Richiesta di lavoro: Nel testo sull'inchiesta per i fondi agli eventi in Sicilia, su invito di chi Marcella Cannariato lascia il Consiglio d'indirizzo del Teatro Massimo di Palermo?
:: Testo esercizio
Da una parte c’è un assessore che si unisce alla sfilza degli indagati. Dall’altra parte dimissioni che si susseguono: prima quelle della portavoce del presidente dell’Assemblea Regionale Siciliana (ARS), Sabrina De Capitani.
Poi quelle dell’imprenditore Marcella Cannariato, che lascia il Consiglio d’indirizzo del Teatro Massimo di Palermo su invito del sindaco Roberto Lagalla.
Il tutto avviene nelle ore immediatamente precedenti le dichiarazioni del presidente del parlamento siciliano, Gaetano Galvagno, rese davanti ai 70 deputati regionali. Addirittura le dimissioni di Cannariato arrivano mentre all’ARS si tiene quel dibattito.
A dar vita a questo terremoto politico-mediatico è un’inchiesta iniziata quasi in sordina e decisamente sottovalutata nelle fasi iniziali. Si tratta di un’indagine sulla presunta corruzione nell’assegnazione dei fondi per gli “eventi” in Sicilia. Ad indagare è la Procura di Palermo, ma tutto inizia da segnalazioni della EPPO, la Procura europea, che dopo la chiusura di un’altra inchiesta, archiviata senza colpevoli (sul fronte penale), decide di trasmettere tutto agli uffici del procuratore Maurizio De Lucia.
::::
:: Dati esercizio
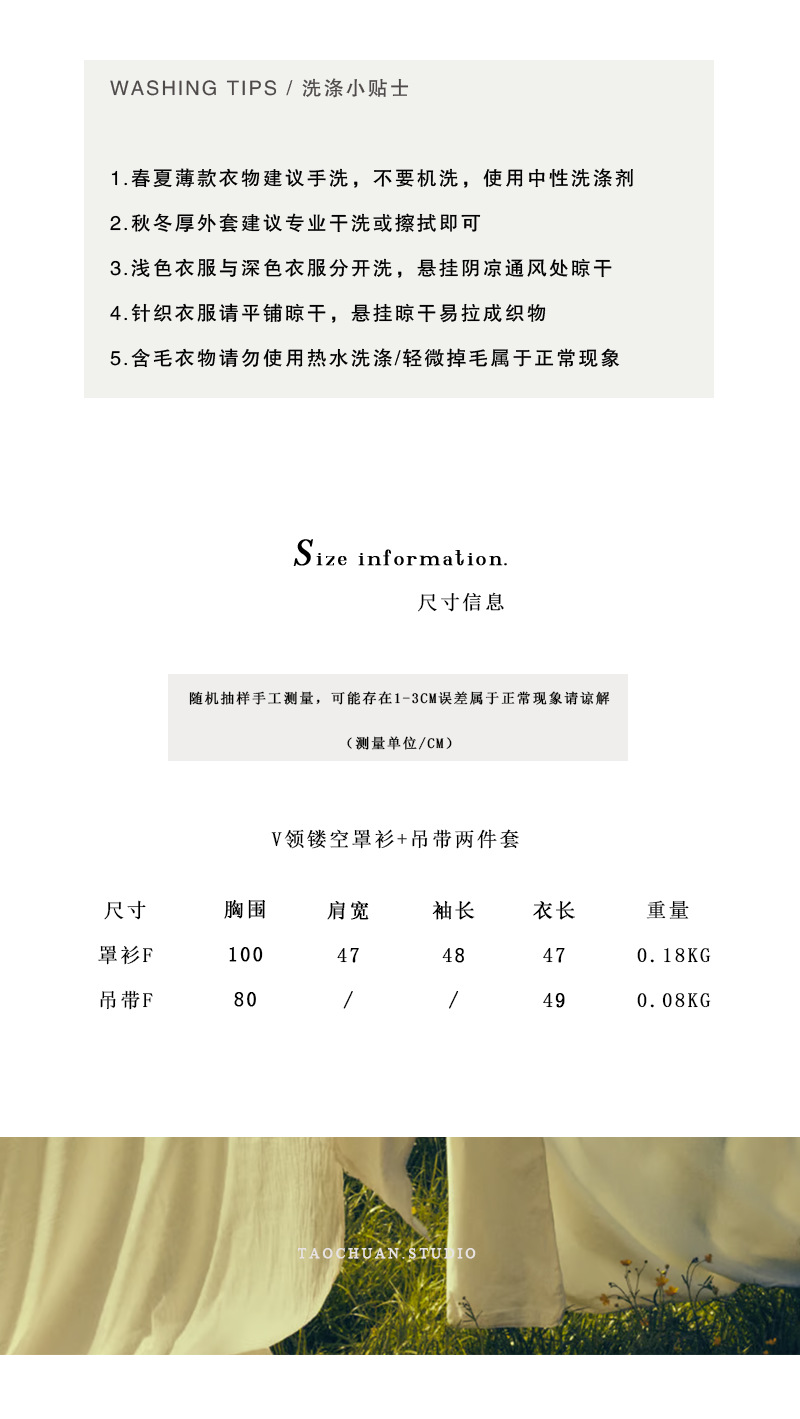 WASHING TIPS / 洗涤小贴士

1.春夏薄款衣物建议手洗，不要机洗，使用中性洗涤剂

2.秋冬厚外套建议专业干洗或擦拭即可

3.浅色衣服与深色衣服分开洗，悬挂阴凉通风处晾干

4.针织衣服请平铺晾干，悬挂晾干易拉成织物

5.含毛衣物请勿使用热水洗涤/轻微掉毛属于正常现象

Size information.

尺寸信息

随机抽样手工测量，可能存在1-3CM误差属于正常现象请谅解

（测量单位/CM）

V领镂空罩衫+吊带两件套

| 尺寸 | 胸围 | 肩宽 | 袖长 | 衣长 | 重量 |
|---|---|---|---|---|---|
| 罩衫F | 100 | 47 | 48 | 47 | 0.18KG |
| 吊带F | 80 | / | / | 49 | 0.08KG |

TAOCHUAN.STUDIO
::::
Soluzione: Del sindaco Roberto Lagalla.